Esercizio assegnato A:
Ricopia dal testo su Mare Nostrum il passo che comincia con "Alfano: Italia modello" e prosegue fino a "da identificare 192.".
Esercizio assegnato B:
Secondo il testo su Mare Nostrum, quanto è costata in un anno questa operazione?

Brano del documento:

::::

Alfano: Italia modello per l’Europa
A fare un bilancio e a ringraziare tutte le persone coinvolte, dalla Marina alle forze dell’ordine, sono stati oggi a Roma il ministro dell’Interno, Angelino Alfano, e la ministra della Difesa, Roberta Pinotti. «Lo voglio dire con grande franchezza: senza Mare Nostrum oggi non avremmo Frontex», ha sottolineato Alfano, rivendicando l’«orgoglio italiano» di essere stati «un modello e un esempio per l’Europa». Il titolare del Viminale ha detto che le vite umane salvate «non sono state tutte quelle che volevamo salvare»: durante le operazioni sono morti in 499, i presunti dispersi sono 1.499, i cadaveri da identificare 192.

Le frontiere a 30 miglia sono di tutti
Alfano ha snocciolato i costi delle operazioni: in un anno Mare Nostrum è costato 114 milioni di euro: 9,5 milioni al mese, 100mila euro al giorno. D’ora in poi, invece, la missione «non costerà un solo euro agli italiani»: per Triton, alla quale aderisce una ventina di Stati europei, servono 3 milioni di euro al mese a carico di Frontex «e i finanziamenti ci sono», ha assicurato Alfano. Ci vorranno due mesi perché il passaggio di testimone sia completato. Il ministro non ha mai nascosto di considerare la staffetta con l’Ue doverosa. «Per la prima volta - ha confermato oggi - l’Europa prende coscienza che le frontiere a 30 miglia dalle coste italiane sono frontiera di tutti». Quella è la linea di pattugliamento delle frontiere marittime, oltre la quale vigeranno le leggi del mare. E in mare, ha garantito Alfano, «si farà quel che si è sempre fatto»: soccorrere chi ha bisogno d’aiuto. «Non c’è alcuna abdicazione ai doveri di soccorso e di ricerca che possa riguardare l’Italia».

«Le domande d’asilo vanno presentate in Africa»
«Il lavoro non si ferma qui. Alfano lo ha detto a chiare lettere: «L’Europa ha fatto una scelta: scendere in mare. Ora occorre coraggio nel fare un’altra scelta, che noi condividiamo e alla quale vogliamo partecipare: creare campi profughi e centri di accoglienza direttamente nei Paesi da cui gli immigrati arrivano. Dobbiamo andare lì, in Africa, per iniziare il lavoro per le richieste d’asilo. La risposta dell’Europa dev’essere lì». L’elemento comune a tutte le domande d’asilo di migranti provenienti da diverse aree è che «quasi il 100% parte della Libia». Dall’instabilità del Paese deriva il fatto che «tutti gli uomini sbarcati sono richiedenti asilo, non più migranti per problemi economici».

::::

Informazioni estratte:
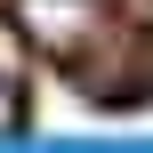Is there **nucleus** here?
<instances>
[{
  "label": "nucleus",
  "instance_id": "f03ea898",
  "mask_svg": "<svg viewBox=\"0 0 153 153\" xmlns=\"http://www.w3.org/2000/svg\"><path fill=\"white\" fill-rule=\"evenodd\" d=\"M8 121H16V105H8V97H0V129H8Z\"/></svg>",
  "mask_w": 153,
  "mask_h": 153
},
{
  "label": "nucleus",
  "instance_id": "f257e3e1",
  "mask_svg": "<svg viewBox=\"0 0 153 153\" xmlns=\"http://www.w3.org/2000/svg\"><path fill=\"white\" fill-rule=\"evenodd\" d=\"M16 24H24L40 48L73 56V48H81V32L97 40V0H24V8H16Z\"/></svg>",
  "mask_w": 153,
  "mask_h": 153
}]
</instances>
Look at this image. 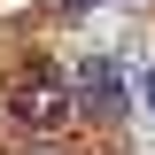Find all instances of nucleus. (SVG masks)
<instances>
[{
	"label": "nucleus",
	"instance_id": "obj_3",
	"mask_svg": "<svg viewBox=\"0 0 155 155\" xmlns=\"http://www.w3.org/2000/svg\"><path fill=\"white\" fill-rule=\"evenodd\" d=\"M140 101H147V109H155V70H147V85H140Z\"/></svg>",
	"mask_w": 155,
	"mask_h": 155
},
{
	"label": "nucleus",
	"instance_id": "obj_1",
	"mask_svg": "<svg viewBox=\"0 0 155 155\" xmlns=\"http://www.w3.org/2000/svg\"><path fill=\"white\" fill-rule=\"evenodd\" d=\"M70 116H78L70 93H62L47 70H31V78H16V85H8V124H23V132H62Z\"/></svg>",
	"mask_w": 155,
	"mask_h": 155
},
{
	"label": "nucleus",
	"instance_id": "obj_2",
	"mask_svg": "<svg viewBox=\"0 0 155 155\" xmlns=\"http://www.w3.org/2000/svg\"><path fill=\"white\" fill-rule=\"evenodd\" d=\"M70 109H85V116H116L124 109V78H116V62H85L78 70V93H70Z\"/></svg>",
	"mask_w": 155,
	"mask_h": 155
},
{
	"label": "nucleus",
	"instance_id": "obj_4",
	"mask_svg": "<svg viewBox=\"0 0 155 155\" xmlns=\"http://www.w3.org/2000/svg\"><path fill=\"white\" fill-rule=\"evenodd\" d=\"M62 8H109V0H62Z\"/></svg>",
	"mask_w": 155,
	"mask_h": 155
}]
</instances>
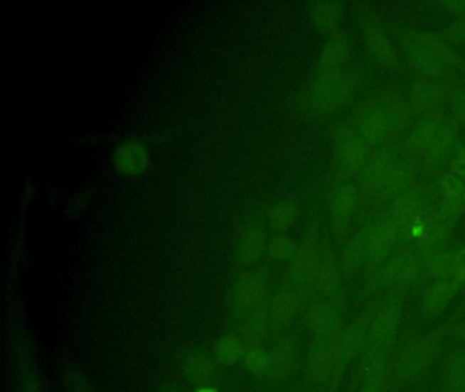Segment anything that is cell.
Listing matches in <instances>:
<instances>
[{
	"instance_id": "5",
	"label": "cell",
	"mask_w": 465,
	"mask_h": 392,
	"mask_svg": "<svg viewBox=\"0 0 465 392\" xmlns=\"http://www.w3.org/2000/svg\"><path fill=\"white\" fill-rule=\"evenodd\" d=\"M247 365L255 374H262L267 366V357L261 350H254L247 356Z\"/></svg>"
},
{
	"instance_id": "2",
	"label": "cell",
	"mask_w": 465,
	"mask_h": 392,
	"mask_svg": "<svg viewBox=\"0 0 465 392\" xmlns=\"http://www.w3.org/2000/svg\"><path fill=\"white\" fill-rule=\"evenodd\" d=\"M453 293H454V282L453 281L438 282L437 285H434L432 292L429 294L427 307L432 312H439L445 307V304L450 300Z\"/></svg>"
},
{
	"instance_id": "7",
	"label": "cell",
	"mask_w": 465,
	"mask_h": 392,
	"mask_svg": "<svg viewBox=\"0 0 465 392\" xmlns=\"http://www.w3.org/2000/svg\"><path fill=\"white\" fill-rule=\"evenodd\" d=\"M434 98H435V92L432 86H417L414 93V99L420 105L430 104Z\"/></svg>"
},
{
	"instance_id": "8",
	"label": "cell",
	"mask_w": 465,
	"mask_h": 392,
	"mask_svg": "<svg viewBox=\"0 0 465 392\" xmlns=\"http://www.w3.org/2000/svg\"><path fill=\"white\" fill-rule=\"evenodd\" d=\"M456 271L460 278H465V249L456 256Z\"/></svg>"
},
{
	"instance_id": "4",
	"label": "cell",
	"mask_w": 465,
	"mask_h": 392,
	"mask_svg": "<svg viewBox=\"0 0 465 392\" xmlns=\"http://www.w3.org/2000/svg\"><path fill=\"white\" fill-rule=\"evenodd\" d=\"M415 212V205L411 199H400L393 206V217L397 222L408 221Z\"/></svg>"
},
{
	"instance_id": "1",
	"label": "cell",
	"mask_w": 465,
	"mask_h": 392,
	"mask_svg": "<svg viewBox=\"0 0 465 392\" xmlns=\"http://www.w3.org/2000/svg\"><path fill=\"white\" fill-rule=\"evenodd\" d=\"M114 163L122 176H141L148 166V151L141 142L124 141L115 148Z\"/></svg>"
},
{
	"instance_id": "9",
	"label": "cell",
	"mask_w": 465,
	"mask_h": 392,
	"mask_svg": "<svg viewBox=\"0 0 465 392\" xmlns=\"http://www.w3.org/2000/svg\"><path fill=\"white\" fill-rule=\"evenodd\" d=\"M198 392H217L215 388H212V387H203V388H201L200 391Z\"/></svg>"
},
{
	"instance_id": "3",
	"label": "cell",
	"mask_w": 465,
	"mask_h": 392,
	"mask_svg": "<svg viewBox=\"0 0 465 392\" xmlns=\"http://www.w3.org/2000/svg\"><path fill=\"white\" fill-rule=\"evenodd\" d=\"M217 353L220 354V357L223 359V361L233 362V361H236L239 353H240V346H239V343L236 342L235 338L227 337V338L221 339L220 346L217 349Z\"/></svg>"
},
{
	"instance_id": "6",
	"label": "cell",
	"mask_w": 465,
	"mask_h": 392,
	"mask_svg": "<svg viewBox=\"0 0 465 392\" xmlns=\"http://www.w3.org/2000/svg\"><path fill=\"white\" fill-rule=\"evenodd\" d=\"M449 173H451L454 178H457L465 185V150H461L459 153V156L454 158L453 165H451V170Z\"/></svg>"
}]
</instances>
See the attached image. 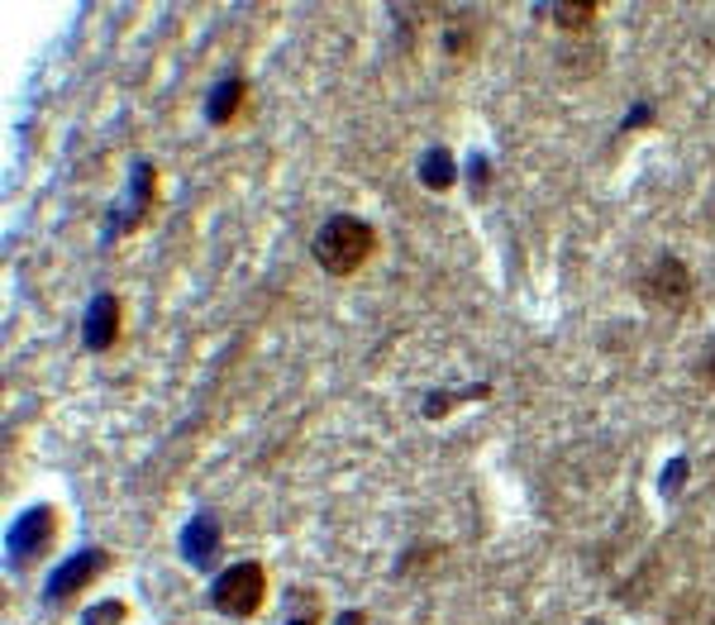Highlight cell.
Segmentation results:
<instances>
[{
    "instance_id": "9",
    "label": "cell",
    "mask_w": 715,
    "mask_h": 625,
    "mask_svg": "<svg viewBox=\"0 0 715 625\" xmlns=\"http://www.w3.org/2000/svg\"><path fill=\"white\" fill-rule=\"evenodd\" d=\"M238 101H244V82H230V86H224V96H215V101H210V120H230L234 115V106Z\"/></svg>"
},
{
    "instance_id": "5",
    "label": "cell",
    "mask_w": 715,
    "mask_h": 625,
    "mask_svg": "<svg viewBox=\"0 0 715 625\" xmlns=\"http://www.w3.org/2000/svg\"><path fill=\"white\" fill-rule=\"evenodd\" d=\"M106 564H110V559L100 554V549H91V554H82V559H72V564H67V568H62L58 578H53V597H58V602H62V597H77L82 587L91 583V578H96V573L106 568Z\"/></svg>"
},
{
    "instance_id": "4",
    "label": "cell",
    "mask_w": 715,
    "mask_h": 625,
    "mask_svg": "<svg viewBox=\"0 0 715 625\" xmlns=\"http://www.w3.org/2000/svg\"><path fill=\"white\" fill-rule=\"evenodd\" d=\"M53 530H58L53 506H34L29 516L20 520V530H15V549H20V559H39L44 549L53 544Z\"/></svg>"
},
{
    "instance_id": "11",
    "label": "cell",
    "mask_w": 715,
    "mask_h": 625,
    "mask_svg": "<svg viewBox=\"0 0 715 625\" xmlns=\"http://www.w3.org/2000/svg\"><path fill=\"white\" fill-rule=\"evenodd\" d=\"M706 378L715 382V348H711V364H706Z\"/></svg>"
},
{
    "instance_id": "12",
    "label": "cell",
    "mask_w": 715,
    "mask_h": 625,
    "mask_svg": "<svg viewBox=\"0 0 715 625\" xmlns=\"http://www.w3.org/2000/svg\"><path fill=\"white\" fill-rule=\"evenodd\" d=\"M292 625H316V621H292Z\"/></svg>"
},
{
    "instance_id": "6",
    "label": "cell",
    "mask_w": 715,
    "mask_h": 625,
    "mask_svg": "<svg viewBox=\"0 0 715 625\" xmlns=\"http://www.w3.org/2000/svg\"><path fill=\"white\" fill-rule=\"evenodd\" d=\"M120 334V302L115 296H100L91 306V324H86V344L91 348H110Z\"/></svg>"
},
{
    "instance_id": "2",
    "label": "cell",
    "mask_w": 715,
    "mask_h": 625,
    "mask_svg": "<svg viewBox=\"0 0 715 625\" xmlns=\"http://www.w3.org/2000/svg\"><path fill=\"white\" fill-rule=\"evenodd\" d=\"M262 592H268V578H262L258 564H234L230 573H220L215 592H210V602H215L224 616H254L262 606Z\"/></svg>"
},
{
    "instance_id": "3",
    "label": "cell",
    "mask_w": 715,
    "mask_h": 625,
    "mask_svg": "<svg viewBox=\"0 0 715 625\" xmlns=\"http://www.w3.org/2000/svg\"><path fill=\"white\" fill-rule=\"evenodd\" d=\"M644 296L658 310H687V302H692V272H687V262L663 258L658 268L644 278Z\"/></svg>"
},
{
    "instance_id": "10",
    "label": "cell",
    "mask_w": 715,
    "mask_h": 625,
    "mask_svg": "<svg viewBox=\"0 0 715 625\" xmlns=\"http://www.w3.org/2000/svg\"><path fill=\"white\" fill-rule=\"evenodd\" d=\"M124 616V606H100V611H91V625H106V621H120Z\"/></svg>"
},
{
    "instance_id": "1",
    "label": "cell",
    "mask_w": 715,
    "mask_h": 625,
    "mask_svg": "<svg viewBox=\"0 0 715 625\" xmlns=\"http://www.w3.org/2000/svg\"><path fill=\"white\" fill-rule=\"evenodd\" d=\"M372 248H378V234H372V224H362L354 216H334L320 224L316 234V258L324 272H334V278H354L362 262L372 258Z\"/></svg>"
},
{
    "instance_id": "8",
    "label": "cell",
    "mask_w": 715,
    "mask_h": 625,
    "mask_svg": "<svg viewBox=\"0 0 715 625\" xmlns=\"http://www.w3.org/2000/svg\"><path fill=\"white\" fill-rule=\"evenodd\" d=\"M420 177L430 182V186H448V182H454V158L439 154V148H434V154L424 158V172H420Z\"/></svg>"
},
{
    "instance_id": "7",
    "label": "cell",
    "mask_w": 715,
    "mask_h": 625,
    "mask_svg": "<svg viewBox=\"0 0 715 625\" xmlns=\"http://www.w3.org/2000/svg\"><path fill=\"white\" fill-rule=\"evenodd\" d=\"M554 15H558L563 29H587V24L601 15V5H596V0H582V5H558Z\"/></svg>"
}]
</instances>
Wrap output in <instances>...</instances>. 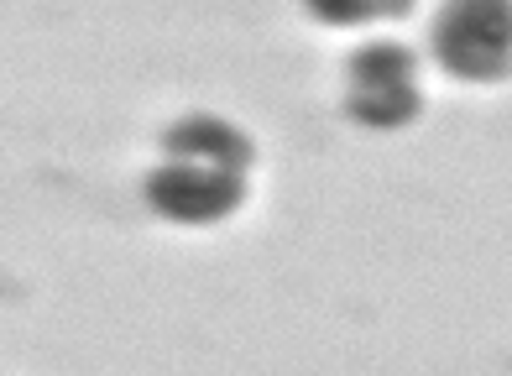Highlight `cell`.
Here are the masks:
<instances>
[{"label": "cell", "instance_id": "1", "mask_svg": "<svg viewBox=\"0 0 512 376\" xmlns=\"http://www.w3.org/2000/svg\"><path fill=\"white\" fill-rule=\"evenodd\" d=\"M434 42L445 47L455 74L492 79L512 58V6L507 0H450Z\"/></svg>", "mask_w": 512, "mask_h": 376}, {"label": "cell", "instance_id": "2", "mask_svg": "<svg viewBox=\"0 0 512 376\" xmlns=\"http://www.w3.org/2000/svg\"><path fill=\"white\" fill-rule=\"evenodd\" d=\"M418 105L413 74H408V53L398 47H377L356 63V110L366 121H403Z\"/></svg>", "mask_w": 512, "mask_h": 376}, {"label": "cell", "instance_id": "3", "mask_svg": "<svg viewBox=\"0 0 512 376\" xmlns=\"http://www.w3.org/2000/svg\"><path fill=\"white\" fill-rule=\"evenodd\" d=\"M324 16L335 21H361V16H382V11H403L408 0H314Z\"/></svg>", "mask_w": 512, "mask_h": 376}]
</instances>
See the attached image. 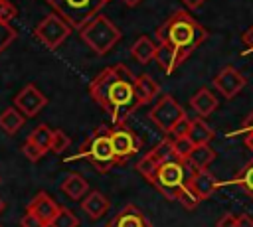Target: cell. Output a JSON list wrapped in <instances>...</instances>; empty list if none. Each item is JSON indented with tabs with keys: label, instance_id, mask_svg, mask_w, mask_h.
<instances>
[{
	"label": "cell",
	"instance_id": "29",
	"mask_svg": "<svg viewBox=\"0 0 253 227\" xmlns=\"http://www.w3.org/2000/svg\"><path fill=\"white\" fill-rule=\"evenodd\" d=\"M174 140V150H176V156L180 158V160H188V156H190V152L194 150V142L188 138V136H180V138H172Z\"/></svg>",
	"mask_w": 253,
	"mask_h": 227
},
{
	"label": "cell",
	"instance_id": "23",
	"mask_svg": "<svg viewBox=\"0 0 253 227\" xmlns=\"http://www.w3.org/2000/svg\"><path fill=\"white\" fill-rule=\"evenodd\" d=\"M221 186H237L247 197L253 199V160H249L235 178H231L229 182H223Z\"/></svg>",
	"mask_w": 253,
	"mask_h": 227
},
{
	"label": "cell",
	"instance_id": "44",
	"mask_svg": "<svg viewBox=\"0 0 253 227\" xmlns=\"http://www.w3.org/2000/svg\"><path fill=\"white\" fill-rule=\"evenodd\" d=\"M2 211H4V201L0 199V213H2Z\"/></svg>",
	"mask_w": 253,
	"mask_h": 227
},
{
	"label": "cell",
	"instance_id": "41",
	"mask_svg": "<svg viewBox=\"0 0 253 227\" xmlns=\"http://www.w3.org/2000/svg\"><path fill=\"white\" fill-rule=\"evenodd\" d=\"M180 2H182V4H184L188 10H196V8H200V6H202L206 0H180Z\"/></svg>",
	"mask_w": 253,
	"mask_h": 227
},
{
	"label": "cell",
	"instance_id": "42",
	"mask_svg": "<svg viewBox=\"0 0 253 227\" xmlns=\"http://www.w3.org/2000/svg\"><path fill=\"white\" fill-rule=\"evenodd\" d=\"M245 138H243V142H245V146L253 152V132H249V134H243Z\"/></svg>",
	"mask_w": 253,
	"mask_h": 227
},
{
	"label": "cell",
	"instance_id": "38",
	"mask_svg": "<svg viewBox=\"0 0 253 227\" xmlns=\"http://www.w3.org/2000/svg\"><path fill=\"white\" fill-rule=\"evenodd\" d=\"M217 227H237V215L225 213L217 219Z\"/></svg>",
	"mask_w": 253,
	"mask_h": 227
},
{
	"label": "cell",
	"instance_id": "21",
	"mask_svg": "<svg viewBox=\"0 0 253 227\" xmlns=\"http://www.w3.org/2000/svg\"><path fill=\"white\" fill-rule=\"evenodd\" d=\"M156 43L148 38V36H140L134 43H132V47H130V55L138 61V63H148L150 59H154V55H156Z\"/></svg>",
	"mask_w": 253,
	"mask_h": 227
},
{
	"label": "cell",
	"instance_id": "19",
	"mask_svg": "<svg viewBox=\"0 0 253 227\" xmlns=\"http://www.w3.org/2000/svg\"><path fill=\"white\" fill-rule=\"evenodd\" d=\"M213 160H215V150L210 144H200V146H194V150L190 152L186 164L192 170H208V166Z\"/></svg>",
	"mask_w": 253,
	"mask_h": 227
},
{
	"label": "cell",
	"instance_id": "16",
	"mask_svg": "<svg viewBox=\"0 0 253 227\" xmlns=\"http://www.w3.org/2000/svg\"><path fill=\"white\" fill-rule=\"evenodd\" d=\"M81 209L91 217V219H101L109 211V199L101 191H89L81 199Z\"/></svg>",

::::

Risultato A:
Alfano: Italia modello per l’Europa
A fare un bilancio e a ringraziare tutte le persone coinvolte, dalla Marina alle forze dell’ordine, sono stati oggi a Roma il ministro dell’Interno, Angelino Alfano, e la ministra della Difesa, Roberta Pinotti. «Lo voglio dire con grande franchezza: senza Mare Nostrum oggi non avremmo Frontex», ha sottolineato Alfano, rivendicando l’«orgoglio italiano» di essere stati «un modello e un esempio per l’Europa». Il titolare del Viminale ha detto che le vite umane salvate «non sono state tutte quelle che volevamo salvare»: durante le operazioni sono morti in 499, i presunti dispersi sono 1.499, i cadaveri da identificare 192.

Risultato B:
114 milioni di euro.